Koninklijke Philips NA officials have agreed to pay at least $479 million to resolve part of a sprawling litigation tied to a 2021 US recall of millions of machines designed to treat sleep apnea, according to people familiar with the deal.
(Bloomberg) — Koninklijke Philips NA officials have agreed to pay at least $479 million to resolve part of a sprawling litigation tied to a 2021 US recall of millions of machines designed to treat sleep apnea, according to people familiar with the deal.
Amsterdam-based Philips, and its US unit, have agreed to settle a class-action lawsuit filed by device users who bought or rented one of the 16 lines of recalled machines, said the people, who requested anonymity because they weren’t authorized to speak publicly about the accord. Other plaintiffs include insurers or companies that reimbursed users for such purchases, they said.

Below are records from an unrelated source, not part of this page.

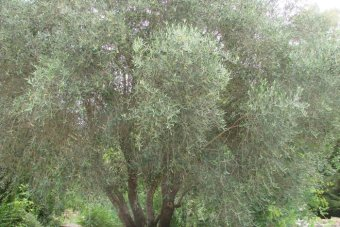 Thriving olive trees with roots to biblical times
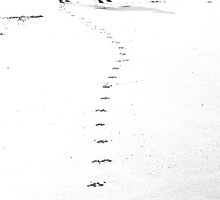 Pawprints - Run Free by Sally J Hunter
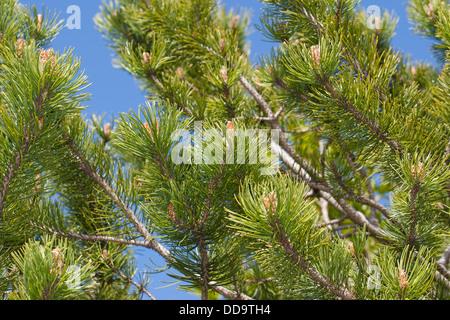 mountain pine, dwarf mountain pine, scrub mountain pine, Bergkiefer, Berg-Kiefer, Kiefer, Latsche, Föhre, Pinus - Stock Photo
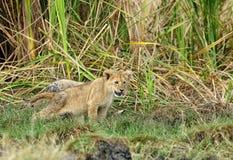 Allungamento dei cuccioli di leone Fotografia Stock Libera da Diritti
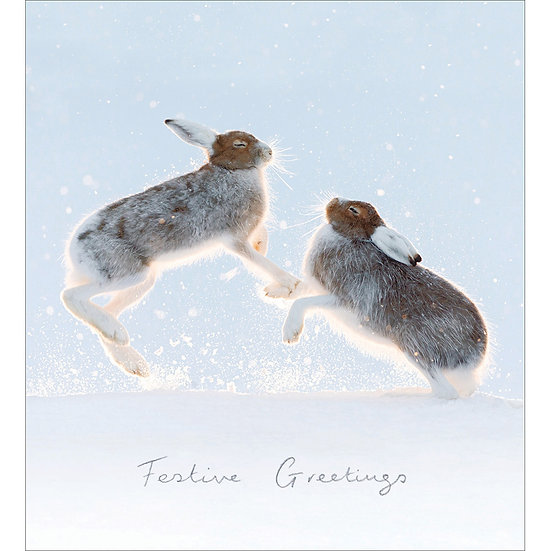 Charity Card Pack Hares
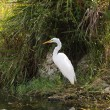 Great white Egret in the Everglades National Park, Florida — Stock Photo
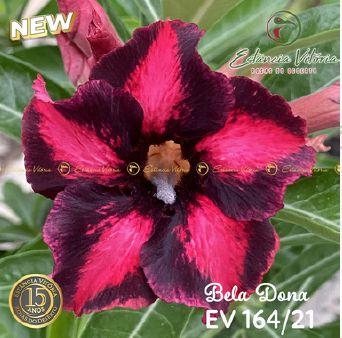 Muda Rosa do Deserto de enxerto com flor simples na cor matizada - EV164/21 Bela Dona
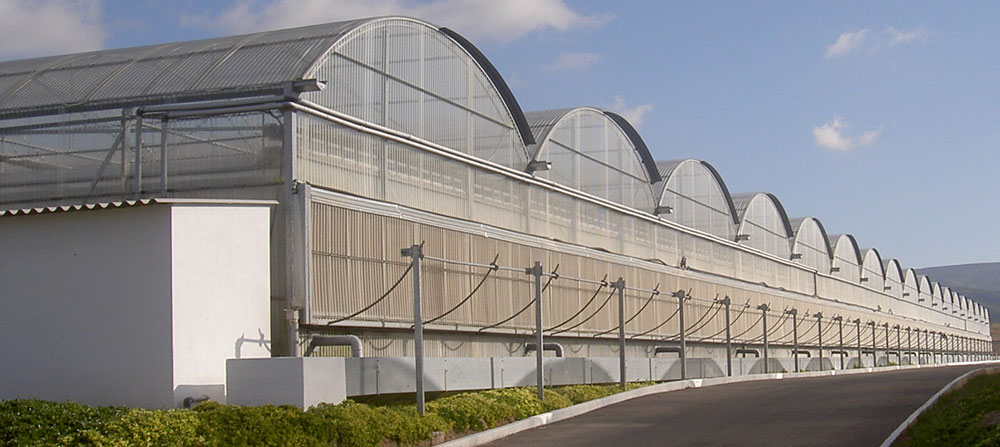 Greenhouses for ornamental plant growing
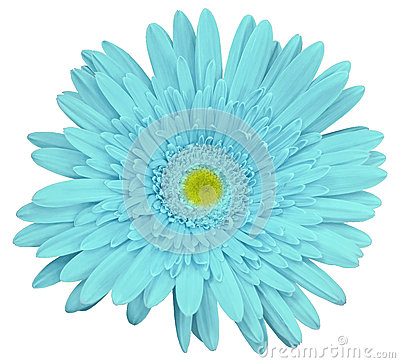 Free Turquoise Gerbera Flower, White Isolated Background With Clipping Path.   Closeup.  No Shadows.  For Design. Royalty Free Stock Image - 90625416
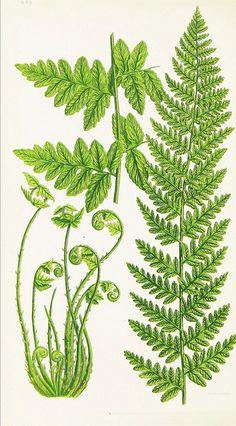 BioDivLibrary fern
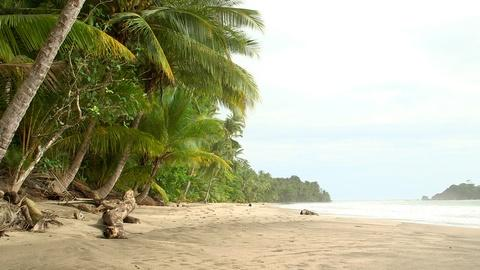 NOVA -- S42 Ep21: How Panama Changed the World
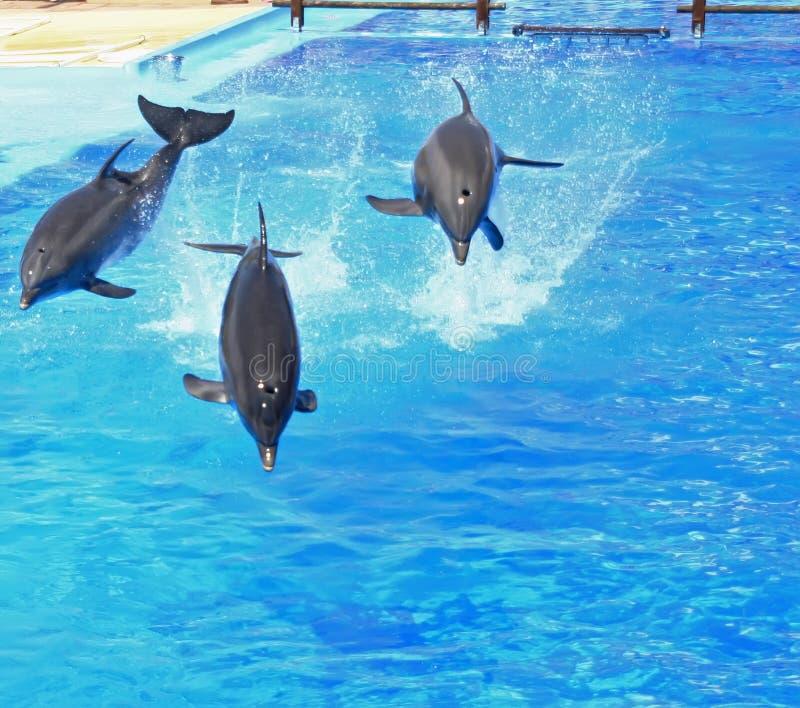 Trio di salto del delfino immagini stock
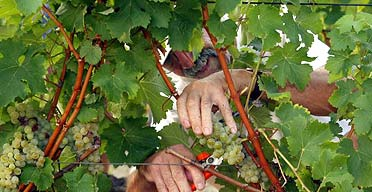 A man harvests wine grapes in southwestern France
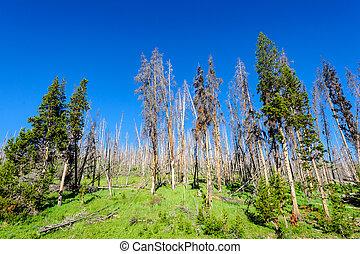 Trees in Yellowstone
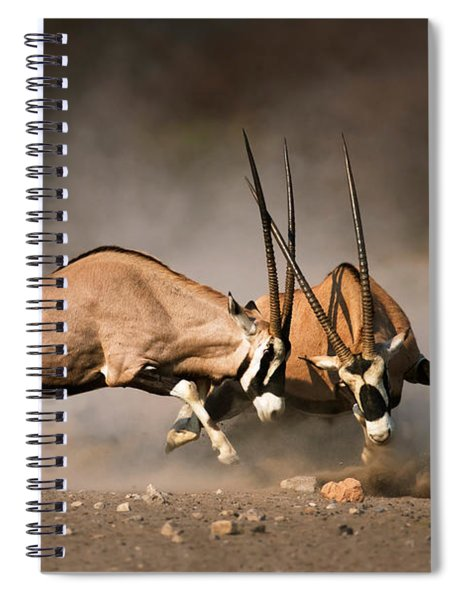Gemsbok Fight Spiral Notebook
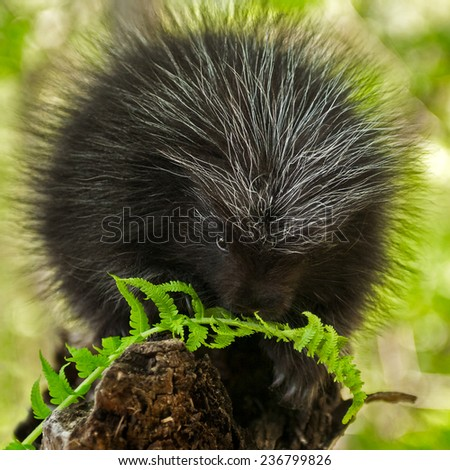Porcupette (Erethizon dorsatum) Chews on Fern - captive animal - stock photo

While the settlement resolves hundreds of economic-damage claims, Philips executives acknowledge they still face potential suits from more than 50,000 people alleging they were injured using the machines because of disintegrating noise-dampening foam inside the recalled devices. Lawyers for consumers contend Philips officials knew about the foam problems for a 13-year period beginning in 2008, but didn’t recall the machines until 2021.
Philips shares were down 1.5% at €19.7 apiece in Amsterdam as of 1:58 p.m. local time. US listed shares were little changed in premarket trade.
The settlement amount may increase based on how many machine users accept the payout in the US and with the addition of legal fees to paid to consumers’ lawyers, the people said.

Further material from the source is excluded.